Frequently asked questions

Q1

What's the absolute fastest I can get a tenant out for non-payment?

The 3-day notice is just the start. Even with a perfectly executed process and no tenant defense, you're looking at least 30-45 days before you might get a court order for possession, and then more time for the marshal to execute it. Realistically, expect closer to the 143-day average. "Fast" is not a word often used with Connecticut evictions.

Q2

Can I just offer them money to leave?

Yes, absolutely. This is called "cash for keys." It's often your best bet in Northwest Harwinton, given the long eviction timeline and high costs. Offer a reasonable sum (e.g., $500-$1,500) for them to vacate by a specific date, leave the property clean, and hand over the keys. Get this agreement in writing, signed by both parties. It can save you months of headaches and thousands of dollars.

Q3

Do I really need an attorney for an eviction?

For filing the lawsuit and navigating court, yes, you absolutely should. While you can serve the initial 3-day notice yourself, the court process for a Summary Process action is complex. One mistake in paperwork or procedure can cause significant delays or even dismissal, forcing you to start over. The cost of an attorney is an investment to protect your property and income.

Q4

What if my tenant claims they lost their job?

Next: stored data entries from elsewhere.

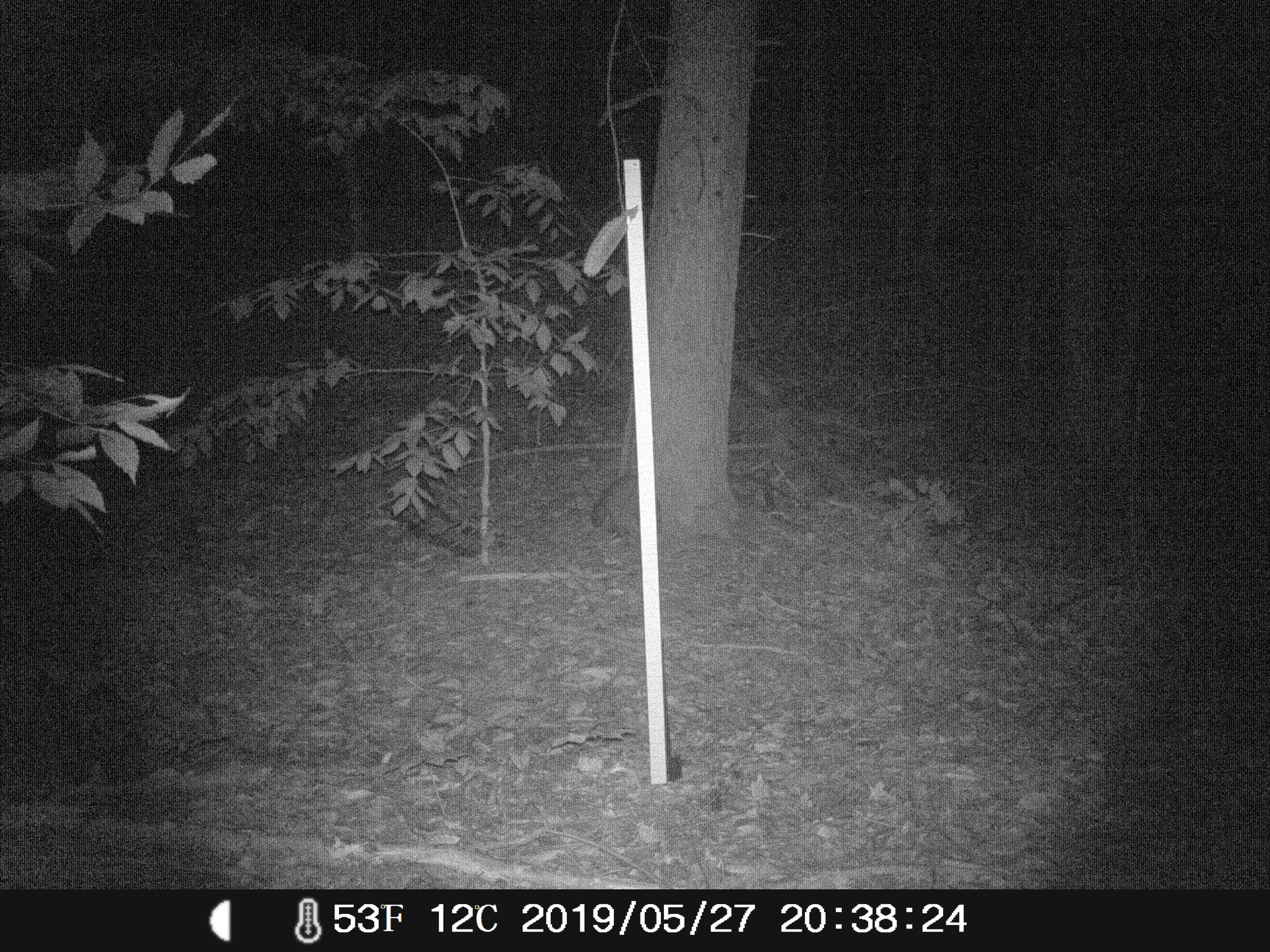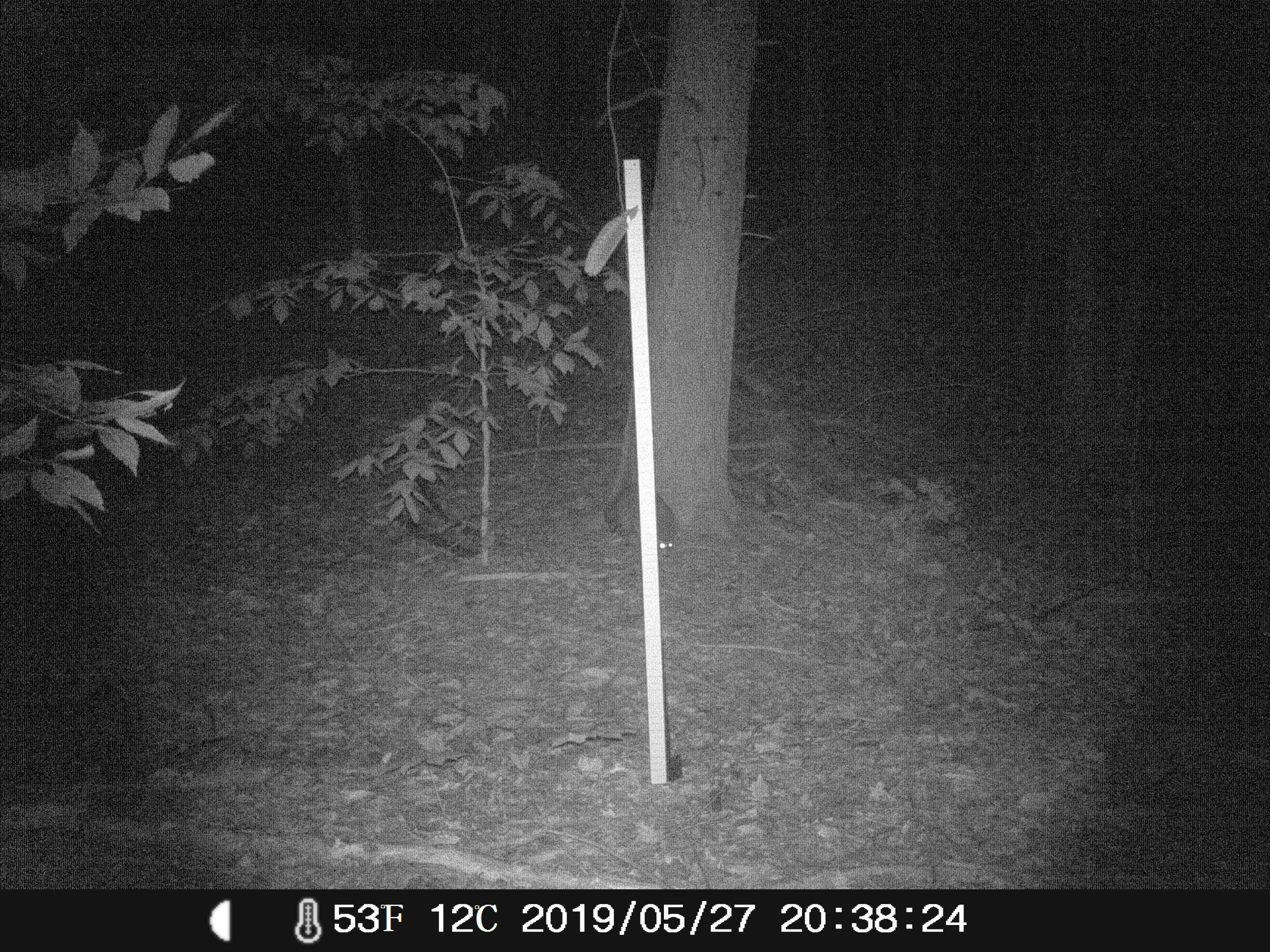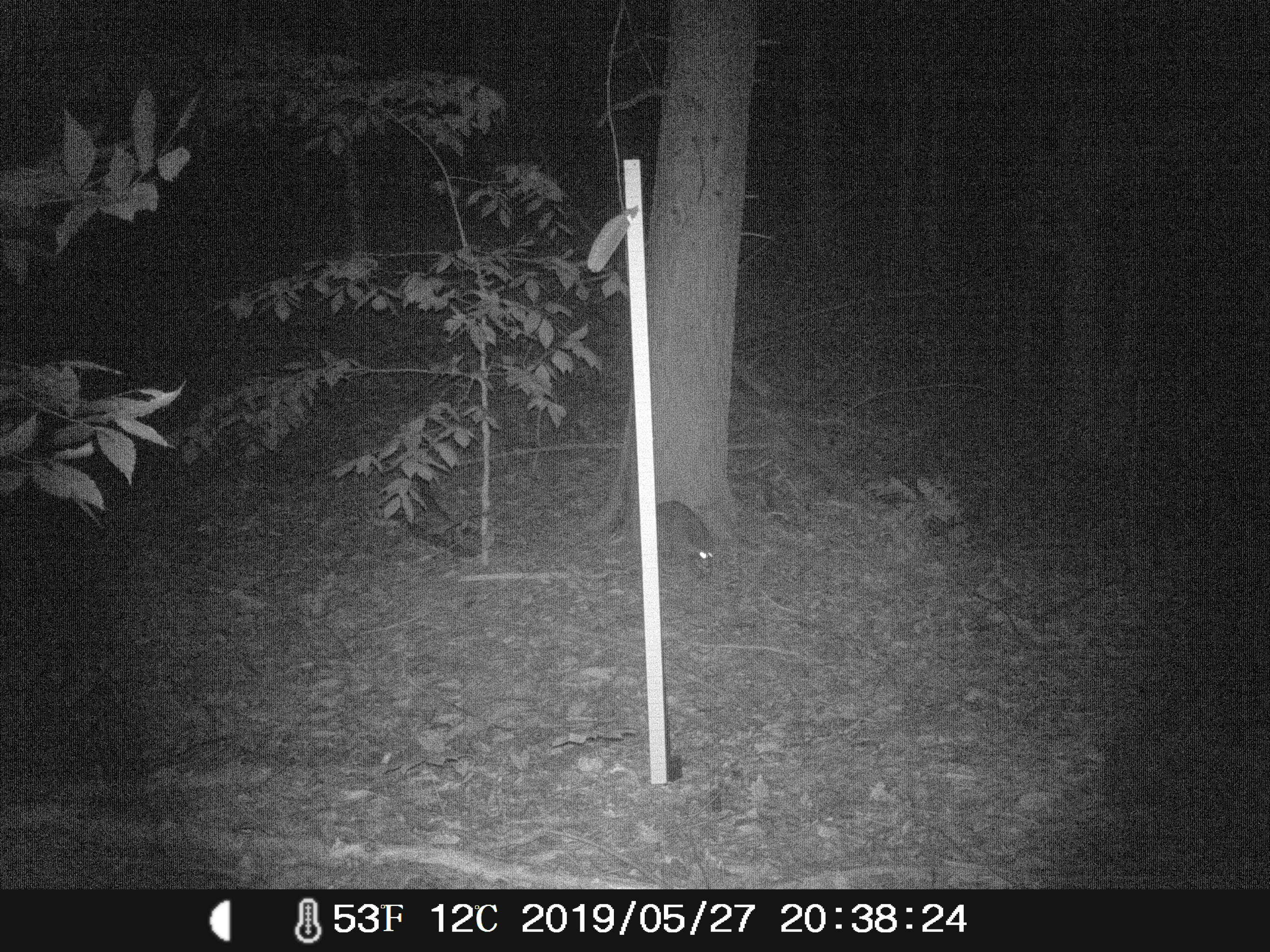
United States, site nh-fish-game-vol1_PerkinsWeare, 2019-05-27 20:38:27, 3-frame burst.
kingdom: Animalia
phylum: Chordata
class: Mammalia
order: Carnivora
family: Procyonidae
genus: Procyon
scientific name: Procyon lotor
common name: raccoon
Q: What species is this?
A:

Sympathy is fine, but it doesn't pay the rent. You can offer a payment plan or suggest they seek local assistance programs. However, if they cannot pay, you still need to follow the eviction process. Remember the statewide source-of-income protection; if they have a new legal income source, you cannot discriminate against it.

Q5

Can I charge a late fee for rent?

Yes, your lease should clearly state your late fee policy. In Connecticut, late fees must be reasonable and cannot exceed a certain percentage (typically 5% of the monthly rent). Ensure your lease specifies when rent is considered late and the exact fee amount. Be consistent in applying it.

06Score

What this score means for landlords2

A 3.6/10 places Northwest Harwinton in the 0th percentile of Connecticut cities on the Eviction Risk Score index. The score is the average of the nine sub-axes, all calibrated on a national 1 to 10 scale where 1 is most landlord-friendly and 10 is most tenant-protective. The 50-year reconstruction shows this score has risen sharply since 1976, a structural drift driven by court-calendar growth, rent-control adoption, and the rise of tenant-side legal aid. The trajectory matters more than the snapshot: the score is the climate, not the weather.